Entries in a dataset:
* * * * *
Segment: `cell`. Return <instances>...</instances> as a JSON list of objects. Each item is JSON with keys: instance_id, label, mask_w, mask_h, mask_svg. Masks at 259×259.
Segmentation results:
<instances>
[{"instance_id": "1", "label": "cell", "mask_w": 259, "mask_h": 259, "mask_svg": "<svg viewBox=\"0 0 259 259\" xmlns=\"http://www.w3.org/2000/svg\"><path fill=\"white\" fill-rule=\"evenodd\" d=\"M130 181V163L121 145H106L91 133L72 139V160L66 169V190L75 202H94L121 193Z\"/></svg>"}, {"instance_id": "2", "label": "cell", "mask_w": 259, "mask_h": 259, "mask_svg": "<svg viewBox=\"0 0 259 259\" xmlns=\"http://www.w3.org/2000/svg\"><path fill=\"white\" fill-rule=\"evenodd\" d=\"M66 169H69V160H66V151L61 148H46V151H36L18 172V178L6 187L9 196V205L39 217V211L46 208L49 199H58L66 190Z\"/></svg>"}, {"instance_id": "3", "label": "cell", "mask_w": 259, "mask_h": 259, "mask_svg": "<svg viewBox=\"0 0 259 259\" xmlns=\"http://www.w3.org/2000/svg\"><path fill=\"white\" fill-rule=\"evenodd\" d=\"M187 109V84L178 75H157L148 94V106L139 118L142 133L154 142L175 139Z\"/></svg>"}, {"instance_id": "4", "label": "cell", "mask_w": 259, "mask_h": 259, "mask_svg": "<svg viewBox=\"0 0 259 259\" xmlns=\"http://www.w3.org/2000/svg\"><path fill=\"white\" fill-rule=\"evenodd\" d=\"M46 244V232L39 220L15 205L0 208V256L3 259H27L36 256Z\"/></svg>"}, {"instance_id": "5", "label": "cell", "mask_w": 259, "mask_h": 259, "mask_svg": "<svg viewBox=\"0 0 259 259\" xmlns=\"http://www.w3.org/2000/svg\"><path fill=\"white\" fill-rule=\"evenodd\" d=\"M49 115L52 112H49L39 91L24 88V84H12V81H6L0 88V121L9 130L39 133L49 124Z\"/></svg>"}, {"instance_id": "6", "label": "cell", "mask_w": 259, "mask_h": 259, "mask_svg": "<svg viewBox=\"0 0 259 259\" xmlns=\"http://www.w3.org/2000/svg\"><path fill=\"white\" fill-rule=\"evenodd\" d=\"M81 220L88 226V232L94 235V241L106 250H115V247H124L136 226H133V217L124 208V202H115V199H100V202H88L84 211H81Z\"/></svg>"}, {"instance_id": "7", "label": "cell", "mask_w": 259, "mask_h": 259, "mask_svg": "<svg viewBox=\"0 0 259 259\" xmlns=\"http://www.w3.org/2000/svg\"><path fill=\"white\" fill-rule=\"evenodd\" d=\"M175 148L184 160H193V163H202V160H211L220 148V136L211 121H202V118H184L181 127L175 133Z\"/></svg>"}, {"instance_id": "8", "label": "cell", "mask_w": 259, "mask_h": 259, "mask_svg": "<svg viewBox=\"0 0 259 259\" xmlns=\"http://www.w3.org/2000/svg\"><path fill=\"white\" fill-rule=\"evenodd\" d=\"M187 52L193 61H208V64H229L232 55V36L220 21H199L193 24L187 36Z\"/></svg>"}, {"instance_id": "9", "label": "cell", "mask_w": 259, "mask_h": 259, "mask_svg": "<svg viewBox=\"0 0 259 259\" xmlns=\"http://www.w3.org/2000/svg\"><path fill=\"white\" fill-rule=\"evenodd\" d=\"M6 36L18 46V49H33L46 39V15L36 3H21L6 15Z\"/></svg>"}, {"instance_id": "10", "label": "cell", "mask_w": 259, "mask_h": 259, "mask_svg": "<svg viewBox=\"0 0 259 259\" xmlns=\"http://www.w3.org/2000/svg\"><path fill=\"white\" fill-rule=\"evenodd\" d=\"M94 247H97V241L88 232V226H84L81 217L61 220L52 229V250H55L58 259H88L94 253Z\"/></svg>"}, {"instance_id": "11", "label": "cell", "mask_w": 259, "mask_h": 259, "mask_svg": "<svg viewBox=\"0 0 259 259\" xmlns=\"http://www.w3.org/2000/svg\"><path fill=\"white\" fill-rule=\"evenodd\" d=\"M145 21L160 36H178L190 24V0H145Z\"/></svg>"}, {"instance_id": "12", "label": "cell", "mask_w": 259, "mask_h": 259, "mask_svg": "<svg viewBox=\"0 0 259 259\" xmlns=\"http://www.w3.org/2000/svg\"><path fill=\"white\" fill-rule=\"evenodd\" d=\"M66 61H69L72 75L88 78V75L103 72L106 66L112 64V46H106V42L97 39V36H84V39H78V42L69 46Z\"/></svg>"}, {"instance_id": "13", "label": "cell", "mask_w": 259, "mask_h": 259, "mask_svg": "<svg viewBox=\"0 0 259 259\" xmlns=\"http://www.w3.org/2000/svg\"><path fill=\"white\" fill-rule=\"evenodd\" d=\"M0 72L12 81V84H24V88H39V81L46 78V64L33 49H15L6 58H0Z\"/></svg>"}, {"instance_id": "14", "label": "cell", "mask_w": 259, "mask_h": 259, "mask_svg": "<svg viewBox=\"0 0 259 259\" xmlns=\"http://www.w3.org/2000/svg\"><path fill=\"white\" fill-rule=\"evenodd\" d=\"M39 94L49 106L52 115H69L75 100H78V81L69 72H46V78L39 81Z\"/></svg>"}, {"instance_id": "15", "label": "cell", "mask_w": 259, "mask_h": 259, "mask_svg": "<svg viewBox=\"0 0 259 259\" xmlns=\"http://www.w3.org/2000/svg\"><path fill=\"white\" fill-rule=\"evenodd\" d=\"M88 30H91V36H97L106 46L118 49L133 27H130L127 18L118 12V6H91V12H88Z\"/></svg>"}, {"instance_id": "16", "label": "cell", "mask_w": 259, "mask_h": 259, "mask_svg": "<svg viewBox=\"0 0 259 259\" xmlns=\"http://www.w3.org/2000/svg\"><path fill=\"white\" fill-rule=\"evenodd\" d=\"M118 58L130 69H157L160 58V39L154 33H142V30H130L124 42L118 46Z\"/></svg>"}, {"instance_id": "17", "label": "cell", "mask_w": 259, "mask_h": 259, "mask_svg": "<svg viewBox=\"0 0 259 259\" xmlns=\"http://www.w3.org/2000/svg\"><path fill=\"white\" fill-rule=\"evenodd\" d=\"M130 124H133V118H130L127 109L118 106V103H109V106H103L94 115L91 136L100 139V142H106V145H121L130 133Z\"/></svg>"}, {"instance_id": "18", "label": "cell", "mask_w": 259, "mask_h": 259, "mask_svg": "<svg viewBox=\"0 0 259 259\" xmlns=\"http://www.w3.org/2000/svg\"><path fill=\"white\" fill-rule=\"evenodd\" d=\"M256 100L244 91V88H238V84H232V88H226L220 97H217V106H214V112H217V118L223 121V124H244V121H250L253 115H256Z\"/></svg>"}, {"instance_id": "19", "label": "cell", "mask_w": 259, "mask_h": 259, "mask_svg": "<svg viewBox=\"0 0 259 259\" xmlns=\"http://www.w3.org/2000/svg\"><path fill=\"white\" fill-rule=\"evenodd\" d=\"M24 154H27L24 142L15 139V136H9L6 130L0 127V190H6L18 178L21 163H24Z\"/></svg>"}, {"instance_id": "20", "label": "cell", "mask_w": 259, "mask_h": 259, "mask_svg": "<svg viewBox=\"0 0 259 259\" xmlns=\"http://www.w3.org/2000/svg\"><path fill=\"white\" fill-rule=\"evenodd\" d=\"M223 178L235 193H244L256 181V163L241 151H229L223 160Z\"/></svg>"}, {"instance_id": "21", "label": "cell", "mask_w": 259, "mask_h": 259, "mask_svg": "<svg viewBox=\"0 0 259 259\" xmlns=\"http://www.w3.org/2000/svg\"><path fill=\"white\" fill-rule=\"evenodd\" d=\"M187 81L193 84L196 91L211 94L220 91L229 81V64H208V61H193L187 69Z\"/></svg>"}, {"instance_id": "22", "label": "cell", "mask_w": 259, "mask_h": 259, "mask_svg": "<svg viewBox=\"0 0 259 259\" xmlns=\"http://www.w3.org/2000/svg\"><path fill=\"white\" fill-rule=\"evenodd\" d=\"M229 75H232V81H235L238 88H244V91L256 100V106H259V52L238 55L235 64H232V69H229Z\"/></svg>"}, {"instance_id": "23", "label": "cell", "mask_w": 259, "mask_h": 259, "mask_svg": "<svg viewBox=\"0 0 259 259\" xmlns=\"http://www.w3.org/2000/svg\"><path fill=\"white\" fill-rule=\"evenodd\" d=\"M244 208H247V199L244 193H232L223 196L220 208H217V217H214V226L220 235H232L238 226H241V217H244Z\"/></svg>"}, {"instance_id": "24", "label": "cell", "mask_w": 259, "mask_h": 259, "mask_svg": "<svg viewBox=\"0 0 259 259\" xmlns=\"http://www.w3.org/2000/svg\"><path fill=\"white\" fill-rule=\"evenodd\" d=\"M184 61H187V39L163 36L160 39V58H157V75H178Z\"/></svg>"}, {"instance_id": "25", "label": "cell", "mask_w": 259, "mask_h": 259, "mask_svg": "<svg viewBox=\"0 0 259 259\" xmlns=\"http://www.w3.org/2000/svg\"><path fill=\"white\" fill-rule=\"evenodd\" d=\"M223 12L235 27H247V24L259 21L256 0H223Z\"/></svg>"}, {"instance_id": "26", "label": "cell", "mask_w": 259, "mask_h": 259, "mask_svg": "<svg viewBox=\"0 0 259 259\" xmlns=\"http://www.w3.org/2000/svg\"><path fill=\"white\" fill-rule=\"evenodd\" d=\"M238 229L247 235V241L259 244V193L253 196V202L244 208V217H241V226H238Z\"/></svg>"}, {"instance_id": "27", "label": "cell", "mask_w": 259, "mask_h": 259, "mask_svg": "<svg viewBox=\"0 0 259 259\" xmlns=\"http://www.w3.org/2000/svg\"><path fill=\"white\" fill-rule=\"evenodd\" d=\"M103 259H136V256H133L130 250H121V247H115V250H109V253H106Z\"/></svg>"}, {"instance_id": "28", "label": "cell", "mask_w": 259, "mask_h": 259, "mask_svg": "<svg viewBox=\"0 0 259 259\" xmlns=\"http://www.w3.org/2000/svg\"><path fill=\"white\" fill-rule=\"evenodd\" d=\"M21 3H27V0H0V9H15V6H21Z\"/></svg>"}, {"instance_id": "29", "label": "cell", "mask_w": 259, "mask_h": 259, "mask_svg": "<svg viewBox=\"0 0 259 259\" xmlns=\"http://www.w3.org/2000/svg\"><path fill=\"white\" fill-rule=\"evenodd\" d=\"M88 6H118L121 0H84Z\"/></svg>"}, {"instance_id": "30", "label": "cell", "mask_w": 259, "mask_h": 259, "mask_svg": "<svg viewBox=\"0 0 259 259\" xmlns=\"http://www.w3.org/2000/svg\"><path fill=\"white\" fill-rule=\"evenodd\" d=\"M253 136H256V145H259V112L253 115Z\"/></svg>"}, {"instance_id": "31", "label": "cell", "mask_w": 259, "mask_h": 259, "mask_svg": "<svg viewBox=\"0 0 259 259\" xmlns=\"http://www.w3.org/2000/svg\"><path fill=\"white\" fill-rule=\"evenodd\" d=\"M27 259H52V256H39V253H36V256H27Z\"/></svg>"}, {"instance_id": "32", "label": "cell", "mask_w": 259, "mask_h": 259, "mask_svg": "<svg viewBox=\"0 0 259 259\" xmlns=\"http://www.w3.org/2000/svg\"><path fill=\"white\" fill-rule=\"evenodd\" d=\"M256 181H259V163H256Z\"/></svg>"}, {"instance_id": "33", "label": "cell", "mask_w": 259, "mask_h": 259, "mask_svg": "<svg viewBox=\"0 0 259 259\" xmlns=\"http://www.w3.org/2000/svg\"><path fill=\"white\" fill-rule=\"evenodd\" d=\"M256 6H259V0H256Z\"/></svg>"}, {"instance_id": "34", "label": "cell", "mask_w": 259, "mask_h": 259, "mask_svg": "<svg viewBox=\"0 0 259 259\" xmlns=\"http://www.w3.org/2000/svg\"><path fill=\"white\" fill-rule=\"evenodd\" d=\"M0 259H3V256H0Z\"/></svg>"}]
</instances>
* * * * *
#### Stated exercise:
Collect every line in the entries above that contains the string "instances", matching case exactly.

#### Response to this task:
Segment: `cell`. Return <instances>...</instances> as a JSON list of objects. Each item is JSON with keys: instance_id, label, mask_w, mask_h, mask_svg. Masks at 259×259.
<instances>
</instances>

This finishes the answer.